Niska punched the comm. "My dear Mrs Reynolds, this has all been very entertaining, but I think you may find it advisable to set down now. Or at the touch of the button I could - " he cleared his throat as though uncomfortable with the threat as un-gentlemanly " - reduce you, too, to a fireball. And that would be most unfortunate for us both, I am sure you agree."
"Go for it, you dried-up old husk," her voice shot back, raw in challenge. "Blow your rutting money sky-high." The sub-skimmer tried to peel off upwards in a smart manoeuvre unconventional as all hell to boot. The gunner responded before Niska'd even barked his command, and the next shot fired just managed to explode above them without atomising them.
"I assure you, I will do that before I see you escape," Niska said.
A string of irate Chinese drifted back to them.
"Time you start earning your keep on this expedition, Mister Reynolds." Niska's wave of a hand saw the goon grasping Mal's shoulder and pulling an arm back to take a swing. "After all, the woman is your wife - you know her best."
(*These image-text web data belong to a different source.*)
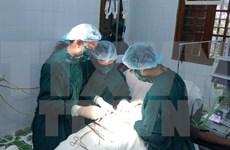 Vietnam y Alemania cooperan en formación de médicos
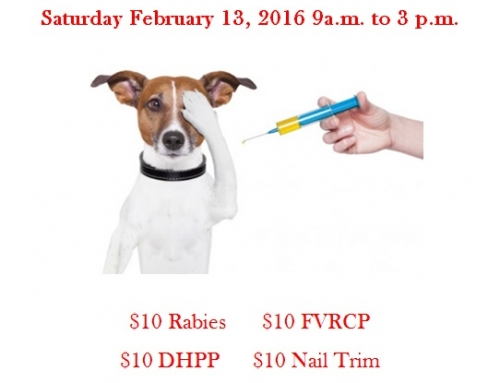 Animal Control Hosts Winter Vaccination Clinic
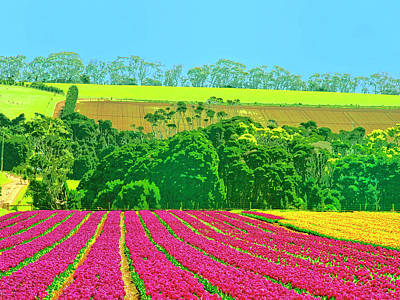 Flower Farm And Hills Print by Dominic Piperata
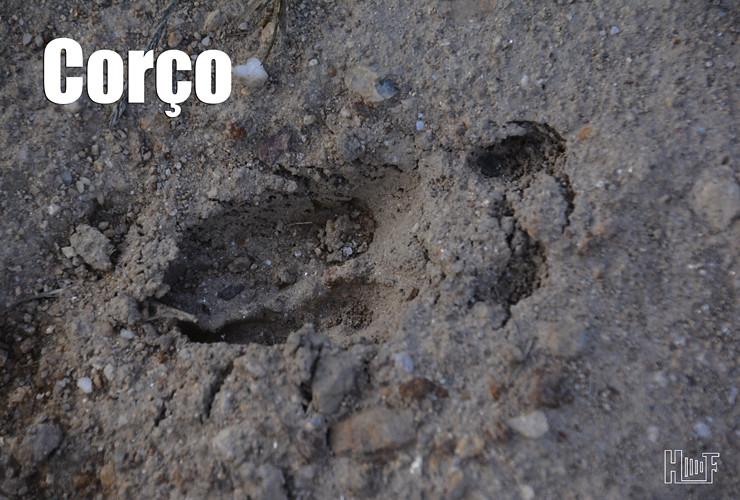 06 _D704740 Corço Blogue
Mal twisted and ducked, hooked a foot around the goon's ankle and put all his weight behind a shoulder in the gut that sent the man to the deck with a heavy crack of stressed alloy. He stepped around the downed fellow, flicking his gaze across to Niska, who was looking mighty peevish while the gunner on his right emotionlessly drew a pistol.
"First thing I'd say," Mal suggested easily, "Is don't the hell trust it - not nothing comin' from that gorram crazy woman. 'Sides from that, can't tell you a thing. You gotta know by now she ain't really my wife." He threw Niska a twisted smile and a shrug.
"So you say," Niska snipped, eying the goon on the floor. He started to say more, but an exclamation from the pilot diverted his attention.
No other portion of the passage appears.